* Quoted passage:
....
Due to the complexity both of the D&O insurance policy and of the kinds of claims that can arise, the question of whether and to what extent a particular claim may be covered is often disputed. Sometimes though a particular claim is simply not covered. That was the case in a recent coverage dispute in Montana federal court, where a bank sought insurance coverage for losses it incurred on a customer counterclaim in a debt recovery action the bank had initiated. Magistrate Judge Keith Strong’s September 23, 2013 opinion (here) reads like a catalog of the ways that coverage can be precluded under a D&O insurance policy. As discussed below, within the court’s rulings are some noteworthy determinations that merit further consideration. 

 

Background

In July 2007, First Interstate Bank loaned money in connection with a condominium project in Ocean Shores, Washington. The president of the borrower, Paul Pariser, provided a personal guaranty on the loan. At the same time, Pariser had a deposit account at the bank which on April 2, 2009 contained at least $2,623,396.40.

 

In April 2009, the bank decided to exercise certain rights it believed it had under the loan agreement and the guaranty. The bank sued Pariser, declared the loan in default, and also declared itself insecure under the loan. Acting on the declarations, the bank immediately removed $2,623,396.40 from Pariser’s personal account and applied the proceeds to reduce the borrower’s principal and interest. Pariser countersued alleging that the bank had violated the loan documents and seeking to have the funds, restored.

 

The underlying action resulted in a verdict that the bank has not properly exercised its contract rights and thus was entitled to no recovery. On Pariser’s counterclaim, the jury returned a verdict of $2,623,396.40, which as the court in the subsequent coverage action noted, is “the precise amount the Bank simply took from Mr. Pariser’s personal account.”

 

Pariser filed his counterclaim against the bank on June 25, 2009. However, the bank did not formally notify its management liability insurer of the lawsuit until October 18, 2010, more than a year after the policy period during which Pariser first made his claim had expired. In the subsequent coverage action, in order to try to show compliance with the policy’s notice requirement, the bank attempted to rely on a June 30, 2009 litigation summary letter from its outside counsel to the bank that the bank had provided to the carrier in the course of the underwriting of the company’s renewal policy. 

 

Among other things, the June 30 letter contained the following reference to the litigation with Pariser:

 

This much can be summarized about the affirmative claims for damages asserted by Mr. Pariser and the borrower against the bank in both proceedings: (1) all claims involve a common nucleus of facts – the decision of the bank to deem itself insecure, made demand under Mr. Pariser’s guarantee, and setoff his deposit account in the amount of nearly $2.7 million; (2) the decision of the bank to take such action was carefully considered when made, with the full knowledge of the litigation likely to follow, including the associated liability that could arise; and (3) the actions taken by Mr. Pariser and the borrower have been predictable and entirely consistent with those known (and fully anticipated risks).

 

After the bank submitted its formal notice of claim, the insurer denied coverage for the claim and filed an action in the District of Montana seeking a judicial declaration that it owed no duty to indemnify the bank for any loss or expense incurred in the bank’s litigation with Pariser. The bank countersued seeking a declaration that the insurer had a duty to indemnify and also seeking contract and tort damages. The parties filed cross motions for summary judgment.

 

The September 23 Opinion

In his September 23, 2013 opinion, Magistrate Judge Keith Strong granted summary judgment in the insurer’s favor, finding that the insurer had no duty to defend and no duty to indemnify the bank under its policy.
....
* Collected data:
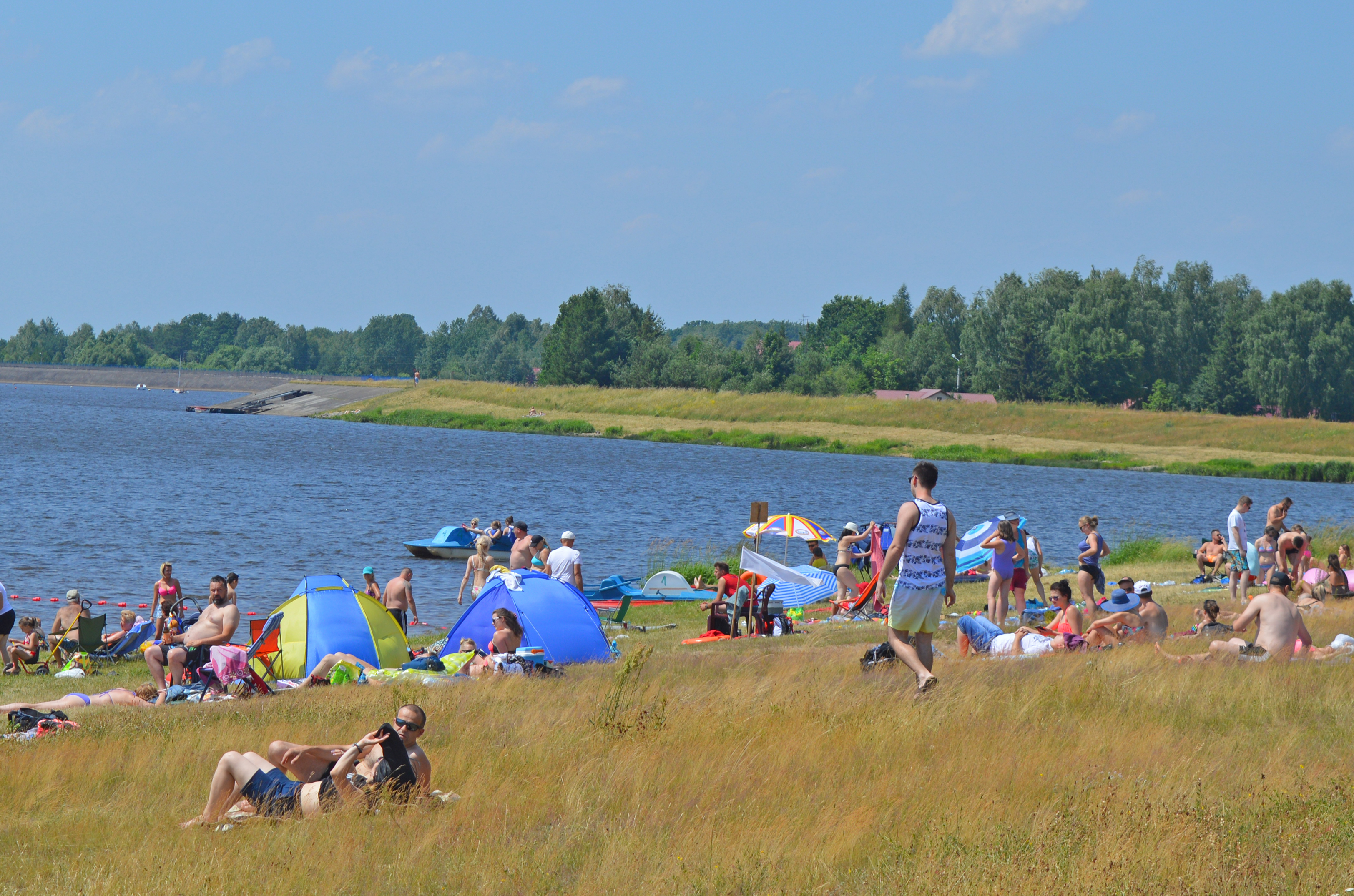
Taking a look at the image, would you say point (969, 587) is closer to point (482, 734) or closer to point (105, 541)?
Result: point (482, 734)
....
* Task list:
1 – According to the D&O coverage article, on what date did Pariser file his counterclaim against the bank?
2 – Write a continuation of the D&O coverage article, picking up after its final sentence.
The listing is separate material, unrelated to the D&O coverage article.

* Final results:
1 – June 25, 2009.

2 –
 

The Magistrate Judge first determined that the insurer was entitled to judgment as a matter of law because, he found, the bank had “failed to meet an express condition precedent to coverage by providing notice of a claim first made as soon as practicable during the policy period or within 60 days after expiration.” He noted that the bank’s formal notice for a claim that was first made in June 2009 was not given until October 2010. He noted that “no reason for the delay appears of record.” At the same time, however, he noted that the June 30, 2009 letter from bank’s outside counsel shows that it would have been “practicable” for the bank to notify the insurer of the claim at that time, which “supports a judgment that the Bank did not give notice as soon as practicable.”

 

The court also noted that even though the June 30, 2009 letter had been provided to the insurer as part of the bank’s insurance renewal, the letter did not provide notice of claim to the insurer within the policy’s requirements. As the Magistrate Judge noted, the letter “lacks any suggestion even to [the bank’s] management that the Bank could, would, should or even might seek insurance coverage for any aspect of the Pariser litigation.” The letter “did not give [the insurer] notice that the Bank considered the Pariser loss covered by a policy of (the insurer’s] insurance.” The court added the observation “that a commercial bank is involved in a number of litigated matters does not give notice that insurance coverage is claimed under any specific one.”

 

Though the court’s determination that the bank had not provided timely notice of claim was sufficient to find that coverage was precluded under the policy, the court then went on to consider and reject other grounds on which the bank sought to rely in trying to establish coverage under the policy.

 

He rejected the bank’s argument that the insurer had breached its duty to defend, noting, among other things, that the policy expressly stated in bold, capitalized text on the policy’s first page that “The Insurer has not duty under this policy to defend any claim.”

 

Magistrate Judge Strong also rejected the bank’s argument that the $2,623,396.40 the jury awarded Pariser represented covered loss under the policy. In its verdict, “the jury simply made the Bank return what the Bank wrongfully took.” The verdict “was for the return of money wrongfully taken as principal and interest payment and … all the litigation arose from the wrongful taking and application to principal and interest.”

 

The court went on to conclude that coverage for the claim was also precluded under both the improper profit exclusion and under the contract exclusion. With respect to the improper profit exclusion, the court noted that the June 30, 2009 litigation letter makes it indisputable that “all the litigation centered on the question whether the Bank took money it was not legally entitled to take.” The amount for which the bank seeks coverage is “excluded because it arises from the Bank taking and trying to keep money to which it was not legally entitled. “

 

The court determined that coverage is also precluded under the policy’s contract exclusion because “the dispute was a contract dispute and one that the Bank deliberately started under the guise of its own contract rights. If there had been no contracts there would have been no dispute.”

 

The Magistrate Judge also rejected the bank’s argument that the jury verdict of $2,623,396 should be considered a covered loss because the verdict included a jury finding that the bank had breached the implied covenant of good faith and fair dealing. The bank argued that the breach represented a tort loss, rather than a contract loss, and therefore is not excluded from coverage. The Magistrate Judge rejected this argument based on Montana case law holding that the breach of the implied covenant is a contract breach only, not a tort.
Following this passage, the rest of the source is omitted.